Pero para no hacerte el cuento más largo de lo que es, Anabel y yo nos conocimos
mucho más durante nuestra estancia en Europa. Al fin, yo le pedí matrimonio, y
ella aceptó. Por lo que la razón de que llegue tarde a Macville, es que, durante
ese pequeño tiempo, Anabel y yo nos casamos. Sí, estamos casados ahora mismo.
Queríamos regresar a Macville en cuanto pudiéramos, pero me ofrecieron un buen
trabajo aquí en Inglaterra, así que nos quedaremos aquí por un año. Lamento
mucho no poder regresar ahora, pero el contrato ya está hecho, y, además, lo
hago también por ayudar a la compañía que me contrató. Pues realmente
necesitaban una persona más. Saluda a Jimmy, Abe, al abuelo, a la abuela y a
todos los demás de mi parte.
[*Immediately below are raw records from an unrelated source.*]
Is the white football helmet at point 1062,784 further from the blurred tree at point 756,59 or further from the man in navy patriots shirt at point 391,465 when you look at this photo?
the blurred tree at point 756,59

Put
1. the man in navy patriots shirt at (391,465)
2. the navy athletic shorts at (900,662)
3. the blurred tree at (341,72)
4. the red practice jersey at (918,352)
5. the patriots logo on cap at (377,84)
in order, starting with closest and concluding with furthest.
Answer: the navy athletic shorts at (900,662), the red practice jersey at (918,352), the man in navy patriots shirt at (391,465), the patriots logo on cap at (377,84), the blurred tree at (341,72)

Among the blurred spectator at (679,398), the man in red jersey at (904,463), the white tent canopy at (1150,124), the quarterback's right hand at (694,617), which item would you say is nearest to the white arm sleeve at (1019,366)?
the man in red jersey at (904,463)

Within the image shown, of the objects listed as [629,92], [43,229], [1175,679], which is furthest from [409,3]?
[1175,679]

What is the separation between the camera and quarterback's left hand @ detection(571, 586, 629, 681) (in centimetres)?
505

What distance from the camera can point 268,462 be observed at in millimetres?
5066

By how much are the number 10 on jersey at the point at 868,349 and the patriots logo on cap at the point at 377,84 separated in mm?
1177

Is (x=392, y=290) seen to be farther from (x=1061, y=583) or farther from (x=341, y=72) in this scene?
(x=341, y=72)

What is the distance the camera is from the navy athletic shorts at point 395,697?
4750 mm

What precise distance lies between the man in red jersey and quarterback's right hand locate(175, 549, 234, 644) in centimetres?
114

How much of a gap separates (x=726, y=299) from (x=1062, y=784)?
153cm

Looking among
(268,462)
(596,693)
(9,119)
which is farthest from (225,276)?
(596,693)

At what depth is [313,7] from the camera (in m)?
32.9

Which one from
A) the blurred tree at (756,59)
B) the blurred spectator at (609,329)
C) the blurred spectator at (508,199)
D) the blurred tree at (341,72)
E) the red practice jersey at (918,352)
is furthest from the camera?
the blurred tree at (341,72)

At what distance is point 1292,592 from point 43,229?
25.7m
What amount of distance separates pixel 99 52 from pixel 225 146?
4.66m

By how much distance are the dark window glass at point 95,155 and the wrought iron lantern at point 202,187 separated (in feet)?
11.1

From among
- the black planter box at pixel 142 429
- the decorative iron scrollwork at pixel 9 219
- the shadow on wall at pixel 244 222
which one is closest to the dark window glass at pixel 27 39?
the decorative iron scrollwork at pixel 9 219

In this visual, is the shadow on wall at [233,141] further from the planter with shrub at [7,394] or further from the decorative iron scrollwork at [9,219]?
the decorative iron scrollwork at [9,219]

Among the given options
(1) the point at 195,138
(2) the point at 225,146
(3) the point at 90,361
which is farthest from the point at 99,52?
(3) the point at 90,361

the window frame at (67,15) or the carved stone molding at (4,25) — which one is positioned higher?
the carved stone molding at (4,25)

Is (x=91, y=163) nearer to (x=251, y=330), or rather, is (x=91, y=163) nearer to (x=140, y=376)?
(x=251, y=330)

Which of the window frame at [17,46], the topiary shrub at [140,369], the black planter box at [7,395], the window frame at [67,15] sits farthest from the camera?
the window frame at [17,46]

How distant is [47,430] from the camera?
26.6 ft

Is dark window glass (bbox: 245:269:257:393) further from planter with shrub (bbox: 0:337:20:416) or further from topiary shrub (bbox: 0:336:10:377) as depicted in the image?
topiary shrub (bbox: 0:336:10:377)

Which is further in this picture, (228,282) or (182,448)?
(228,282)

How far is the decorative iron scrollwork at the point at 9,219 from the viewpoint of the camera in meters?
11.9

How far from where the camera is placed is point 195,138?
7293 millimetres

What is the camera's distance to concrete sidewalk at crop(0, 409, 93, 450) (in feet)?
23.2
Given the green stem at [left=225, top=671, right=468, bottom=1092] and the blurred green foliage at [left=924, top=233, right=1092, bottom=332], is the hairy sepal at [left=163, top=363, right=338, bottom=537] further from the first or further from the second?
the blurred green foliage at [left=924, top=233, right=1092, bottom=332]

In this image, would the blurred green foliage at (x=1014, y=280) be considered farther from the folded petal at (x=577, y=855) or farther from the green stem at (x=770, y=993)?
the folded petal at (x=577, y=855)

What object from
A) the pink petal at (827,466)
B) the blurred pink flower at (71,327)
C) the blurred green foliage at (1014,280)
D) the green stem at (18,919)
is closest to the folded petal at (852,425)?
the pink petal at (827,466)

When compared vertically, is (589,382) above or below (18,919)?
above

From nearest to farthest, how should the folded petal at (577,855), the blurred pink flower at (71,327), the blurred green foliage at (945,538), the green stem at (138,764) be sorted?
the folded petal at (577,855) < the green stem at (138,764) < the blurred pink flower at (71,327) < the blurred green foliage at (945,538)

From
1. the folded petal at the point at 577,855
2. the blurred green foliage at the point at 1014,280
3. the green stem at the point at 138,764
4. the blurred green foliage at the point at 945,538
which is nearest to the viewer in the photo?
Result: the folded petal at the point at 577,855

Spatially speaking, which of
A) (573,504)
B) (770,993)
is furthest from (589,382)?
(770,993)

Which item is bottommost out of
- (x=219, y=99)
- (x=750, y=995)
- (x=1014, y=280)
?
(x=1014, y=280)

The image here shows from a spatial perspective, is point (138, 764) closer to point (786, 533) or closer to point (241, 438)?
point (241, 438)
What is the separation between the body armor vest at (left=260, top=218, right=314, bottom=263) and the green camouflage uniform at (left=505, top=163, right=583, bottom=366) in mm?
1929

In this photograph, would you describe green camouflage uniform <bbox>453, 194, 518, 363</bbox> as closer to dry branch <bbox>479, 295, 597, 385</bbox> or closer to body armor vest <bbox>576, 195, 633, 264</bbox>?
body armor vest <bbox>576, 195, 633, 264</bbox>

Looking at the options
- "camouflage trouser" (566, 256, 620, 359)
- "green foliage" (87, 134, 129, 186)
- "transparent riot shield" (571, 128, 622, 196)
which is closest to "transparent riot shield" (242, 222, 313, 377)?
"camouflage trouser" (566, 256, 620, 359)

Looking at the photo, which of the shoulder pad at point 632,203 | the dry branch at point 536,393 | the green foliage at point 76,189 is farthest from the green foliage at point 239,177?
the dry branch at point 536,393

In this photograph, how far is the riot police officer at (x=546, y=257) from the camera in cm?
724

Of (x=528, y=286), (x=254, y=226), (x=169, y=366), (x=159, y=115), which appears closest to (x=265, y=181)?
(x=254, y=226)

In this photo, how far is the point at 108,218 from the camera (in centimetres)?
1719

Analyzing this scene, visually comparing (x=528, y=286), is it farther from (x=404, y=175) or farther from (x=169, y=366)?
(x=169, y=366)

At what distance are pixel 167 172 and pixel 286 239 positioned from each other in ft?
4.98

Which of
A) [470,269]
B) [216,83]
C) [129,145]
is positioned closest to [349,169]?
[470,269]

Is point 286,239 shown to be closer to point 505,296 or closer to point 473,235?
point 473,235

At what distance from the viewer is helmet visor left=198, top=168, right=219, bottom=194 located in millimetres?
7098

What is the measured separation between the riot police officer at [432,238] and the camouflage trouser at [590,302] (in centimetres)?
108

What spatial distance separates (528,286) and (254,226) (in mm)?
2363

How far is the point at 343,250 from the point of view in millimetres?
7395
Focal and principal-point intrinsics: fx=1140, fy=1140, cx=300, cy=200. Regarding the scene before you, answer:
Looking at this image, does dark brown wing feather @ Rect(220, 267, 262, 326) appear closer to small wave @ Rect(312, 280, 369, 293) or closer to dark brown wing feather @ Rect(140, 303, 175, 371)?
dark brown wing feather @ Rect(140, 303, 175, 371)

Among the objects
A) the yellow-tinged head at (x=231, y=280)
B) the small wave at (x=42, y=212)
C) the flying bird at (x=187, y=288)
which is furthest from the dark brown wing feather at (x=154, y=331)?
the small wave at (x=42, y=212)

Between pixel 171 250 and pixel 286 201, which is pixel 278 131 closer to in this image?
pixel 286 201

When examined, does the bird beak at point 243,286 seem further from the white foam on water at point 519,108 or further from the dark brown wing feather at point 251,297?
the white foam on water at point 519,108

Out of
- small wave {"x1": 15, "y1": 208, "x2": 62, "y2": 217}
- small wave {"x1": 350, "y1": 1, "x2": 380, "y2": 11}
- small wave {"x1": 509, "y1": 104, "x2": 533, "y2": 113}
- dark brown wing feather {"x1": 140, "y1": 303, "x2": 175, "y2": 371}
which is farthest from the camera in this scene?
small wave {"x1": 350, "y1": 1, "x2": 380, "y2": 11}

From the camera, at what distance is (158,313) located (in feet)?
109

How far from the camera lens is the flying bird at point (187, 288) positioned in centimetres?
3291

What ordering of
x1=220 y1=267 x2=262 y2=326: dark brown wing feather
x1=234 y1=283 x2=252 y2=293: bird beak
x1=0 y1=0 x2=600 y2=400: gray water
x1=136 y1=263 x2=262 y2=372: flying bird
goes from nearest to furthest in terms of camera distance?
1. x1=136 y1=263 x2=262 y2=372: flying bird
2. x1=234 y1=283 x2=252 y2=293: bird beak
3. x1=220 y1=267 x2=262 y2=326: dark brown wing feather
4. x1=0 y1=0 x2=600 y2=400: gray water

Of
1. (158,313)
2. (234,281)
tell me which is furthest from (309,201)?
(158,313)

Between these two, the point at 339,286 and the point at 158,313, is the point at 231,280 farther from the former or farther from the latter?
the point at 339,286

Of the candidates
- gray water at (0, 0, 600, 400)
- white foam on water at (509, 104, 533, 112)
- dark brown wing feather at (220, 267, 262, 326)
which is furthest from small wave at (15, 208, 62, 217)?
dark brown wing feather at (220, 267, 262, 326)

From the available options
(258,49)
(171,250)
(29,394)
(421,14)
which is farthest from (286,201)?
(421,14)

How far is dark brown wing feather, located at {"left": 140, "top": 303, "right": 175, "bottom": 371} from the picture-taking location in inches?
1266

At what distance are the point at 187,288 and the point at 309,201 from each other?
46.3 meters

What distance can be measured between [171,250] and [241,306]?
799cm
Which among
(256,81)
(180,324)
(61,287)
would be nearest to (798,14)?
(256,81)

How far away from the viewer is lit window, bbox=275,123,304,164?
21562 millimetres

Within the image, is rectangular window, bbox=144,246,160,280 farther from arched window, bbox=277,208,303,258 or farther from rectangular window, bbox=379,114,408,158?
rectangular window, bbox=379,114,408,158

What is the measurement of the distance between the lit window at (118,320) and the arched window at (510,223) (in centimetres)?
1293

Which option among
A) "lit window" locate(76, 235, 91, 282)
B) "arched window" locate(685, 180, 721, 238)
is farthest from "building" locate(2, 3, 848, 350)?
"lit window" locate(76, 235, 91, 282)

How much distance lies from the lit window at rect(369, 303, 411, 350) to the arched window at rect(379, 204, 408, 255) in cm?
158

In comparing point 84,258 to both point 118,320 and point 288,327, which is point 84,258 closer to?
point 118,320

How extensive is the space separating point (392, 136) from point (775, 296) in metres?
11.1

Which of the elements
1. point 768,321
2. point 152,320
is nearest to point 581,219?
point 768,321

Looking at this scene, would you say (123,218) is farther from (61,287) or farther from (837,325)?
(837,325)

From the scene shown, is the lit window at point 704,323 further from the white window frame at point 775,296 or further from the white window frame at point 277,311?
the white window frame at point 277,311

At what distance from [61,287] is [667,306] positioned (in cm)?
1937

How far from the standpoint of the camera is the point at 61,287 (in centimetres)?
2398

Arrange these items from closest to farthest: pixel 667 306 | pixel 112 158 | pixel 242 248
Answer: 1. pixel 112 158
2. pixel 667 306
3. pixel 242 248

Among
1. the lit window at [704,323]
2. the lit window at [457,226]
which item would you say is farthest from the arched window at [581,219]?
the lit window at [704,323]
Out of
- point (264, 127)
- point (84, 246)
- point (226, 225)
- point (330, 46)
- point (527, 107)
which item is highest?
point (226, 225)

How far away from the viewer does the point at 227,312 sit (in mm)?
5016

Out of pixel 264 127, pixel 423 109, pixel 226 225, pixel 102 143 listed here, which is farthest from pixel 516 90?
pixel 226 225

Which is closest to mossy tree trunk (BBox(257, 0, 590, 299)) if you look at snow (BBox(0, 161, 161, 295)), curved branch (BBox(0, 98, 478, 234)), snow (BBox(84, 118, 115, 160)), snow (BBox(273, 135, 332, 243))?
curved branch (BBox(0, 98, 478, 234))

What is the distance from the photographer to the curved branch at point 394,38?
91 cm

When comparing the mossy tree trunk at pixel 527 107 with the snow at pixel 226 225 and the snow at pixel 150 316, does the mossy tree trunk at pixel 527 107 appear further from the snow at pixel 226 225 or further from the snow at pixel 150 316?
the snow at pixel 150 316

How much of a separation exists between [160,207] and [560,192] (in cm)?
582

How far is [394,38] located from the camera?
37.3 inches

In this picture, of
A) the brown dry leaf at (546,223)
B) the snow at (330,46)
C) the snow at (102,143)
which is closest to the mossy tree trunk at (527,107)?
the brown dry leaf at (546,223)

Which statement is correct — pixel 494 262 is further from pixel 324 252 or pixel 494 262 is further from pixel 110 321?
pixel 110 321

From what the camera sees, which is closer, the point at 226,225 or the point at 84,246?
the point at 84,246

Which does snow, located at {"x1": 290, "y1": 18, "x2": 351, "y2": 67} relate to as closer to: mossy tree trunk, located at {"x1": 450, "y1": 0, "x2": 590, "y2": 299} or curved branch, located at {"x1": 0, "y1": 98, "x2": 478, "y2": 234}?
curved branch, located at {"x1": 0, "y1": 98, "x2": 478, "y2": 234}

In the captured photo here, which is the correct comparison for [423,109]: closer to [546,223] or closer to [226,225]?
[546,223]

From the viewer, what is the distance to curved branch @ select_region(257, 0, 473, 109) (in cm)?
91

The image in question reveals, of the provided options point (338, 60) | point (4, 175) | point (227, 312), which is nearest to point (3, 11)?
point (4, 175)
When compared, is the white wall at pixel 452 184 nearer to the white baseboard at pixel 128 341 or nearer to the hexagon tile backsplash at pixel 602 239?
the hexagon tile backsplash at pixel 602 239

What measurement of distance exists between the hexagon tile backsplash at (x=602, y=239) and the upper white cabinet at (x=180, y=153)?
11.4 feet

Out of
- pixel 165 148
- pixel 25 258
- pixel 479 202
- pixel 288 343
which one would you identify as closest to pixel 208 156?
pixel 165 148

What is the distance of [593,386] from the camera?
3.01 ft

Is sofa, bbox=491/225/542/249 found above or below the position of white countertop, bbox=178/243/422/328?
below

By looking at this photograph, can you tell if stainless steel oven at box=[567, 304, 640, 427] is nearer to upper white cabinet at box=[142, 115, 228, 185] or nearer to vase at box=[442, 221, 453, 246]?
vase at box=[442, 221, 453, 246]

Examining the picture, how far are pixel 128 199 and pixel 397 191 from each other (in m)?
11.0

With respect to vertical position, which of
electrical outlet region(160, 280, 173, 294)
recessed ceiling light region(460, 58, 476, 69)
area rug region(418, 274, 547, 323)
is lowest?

Espero que el siguiente año se pase tan rápido
como los pasados y poder veros a todos de nuevo.
Atte.
Ebenezer Tom MacArthur”
-----------------------------------
Sinopsis de la secuela de este
libro:
Maggie MacArthur, la niña atolondrada y despreocupada que una vez fue, y que ya no es la misma, se encuentra con un dilema de su vida: ¿se llegará a casar en algún día de su vida? Con esta duda, y sin poderla contestar definidamente, Maggie vuelve a preguntar a sus mayores si puede ir en busca de aventuras en el mundo exterior. Ya que desde que nació, no ha salido de Australia. El hogar de tres generaciones atrás en la familia MacArthur.
Los padres de Maggie aceptan a este deseo, y al tener el permiso, le pregunta a Kate, su mejor amiga, si le gustaría acompañarla en su viaje a Europa. Tras pedir permiso a sus padres y éstos haber aceptado, Kate y Maggie se embarcan en un nuevo mundo. En Europa, Maggie conoce muchos jóvenes, pero, aunque tres de ellos le pidieron su mano en matrimonio, ella se dio cuenta que con ninguno de ellos podía vivir aquella vida de matrimonio. Tras haber vivido casi un año en Europa con una la abuela paterna de Maggie, ellas deciden regresar con sus familias al adorado Macville.
Ya en casa, Maggie aún tiene la misma duda. Pero nosotros ya sabemos qué es lo que sucederá, ¿no es cierto?